What does this practically mean? Let's say your site is on some version of Drupal 8.5.x, that release series started with Drupal 8.5.0 in March, 2018. It then received bugfixes until 8.6.0 was released in September, 2018. Finally, it continued to receive security fixes only until 8.7.0 was released, that is March, 2019. In other words, Drupal 8.5.x has been end of life since March, 2019. It did not receive security fixes since then. So if your site is on Drupal 8.5.x, then you are already on end of life software and the end of life of 8.9.x will not materially change your situation.

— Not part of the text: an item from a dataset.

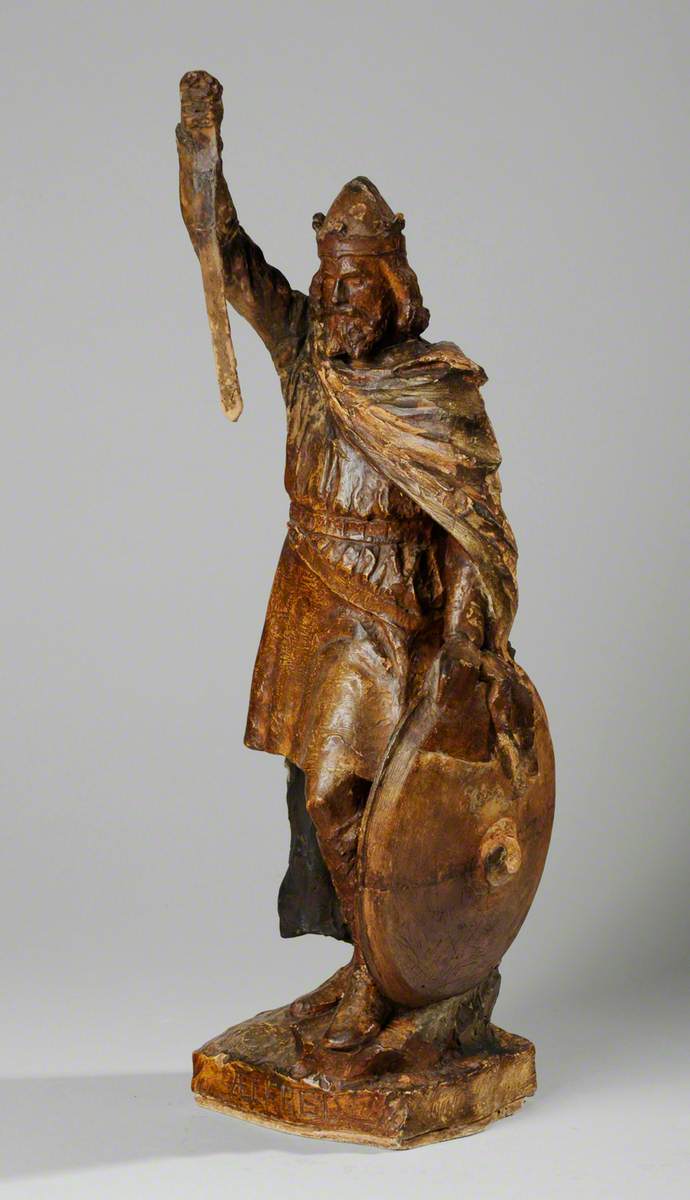 Maquette for the Statue of Alfred the Great (849–899), Winchester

When Drupal 9 was released at the same time as Drupal 8.9, the only supported versions that remained of Drupal 8 were Drupal 8.8.x (security) and 8.9.x (bugfix and security). No more releases were made to 8.7.x and before. So in case there were some critical issue to fix for the upgrade path, that would not have been possible to fix in earlier versions. Also, by limiting the upgrade potential to these two release series, we could limit the potential upgrade bugs that could happen with unsupported earlier versions. However, to support the upgrade to Drupal 9, and thanks to the early release of Drupal 9, we also made Drupal 8.9.x a long term supported release, which is why it will go end of life an additional five months later, after a total support of 17 months.

At this time we are supporting Drupal 7.x (bug and security fixes), Drupal 8.9.x (security fixes), Drupal 9.1.x (security fixes), Drupal 9.2.x (bug and security fixes), preparing to release 9.3.0 in December, already opened 9.4.x for development and will very soon open Drupal 10.0.x for development and eventual release next year. That is a lot of versions of Drupal to support! While we do everything we can to make the transitions between these easier, it does depend on you too to keep your Drupal sites up to date.

Four days to go until Drupal 8 EOL: use Drupal 9 on older MySQL/Percona/MariaDB versions

With four days to go until Drupal 8's end of life (on November 2, 2021), now is a good time to take stock of your Drupal 8 sites' modules. Use Upgrade Status to check for environment and module compatibility with Drupal 9.

One of the benefits of using Upgrade Status is it will tell you about environment compatibility alongside extension compatibility. It will note if your PHP or Apache or database versions are out of date. Of particular note are Drupal 9's MySQL/Percona and MariaDB version requirements. The MySQL/Percona/MariaDB driver that's included in Drupal 9 core requires MySQL/Percona 5.7+ or MariaDB 10.3.7+. The intention with raising the bar from Drupal 8's requirement of MySQL/Percona 5.6 and MariaDB 10.0 was to utilise some of the newer features in these database versions. There was also the risk of a dependency starting to require the new versions, given the end of life nature of the older database versions at this point. Neither happened yet but we did not know that ahead of time of course.

MySQL 5.6 and MariaDB 10.0 database driver for Drupal 9 to the rescue! If you are on a long term supported operating system and receive security coverage for your database, you might not need to update to MySQL/Percona 5.7 or MariaDB 10.3 immediately after all. Only a few contributed projects utilise the new capabilities, for example the JSON/JSONB field module. If you are certain that none of your modules require the newer versions, keep in mind that core itself can actually run fine with older database versions still. Follow the instructions on the project page to install this driver for Drupal 9. I would still suggest you plan an upgrade of your database, but now it can be decoupled from your Drupal major upgrade.

Looking ahead, some of the Drupal 10 platform requirements are already defined, and MySQL/Percona/MariaDB requirements will not be raised further from Drupal 9's minimum versions. However there are no guarantees that the new features will not be actually utilised then.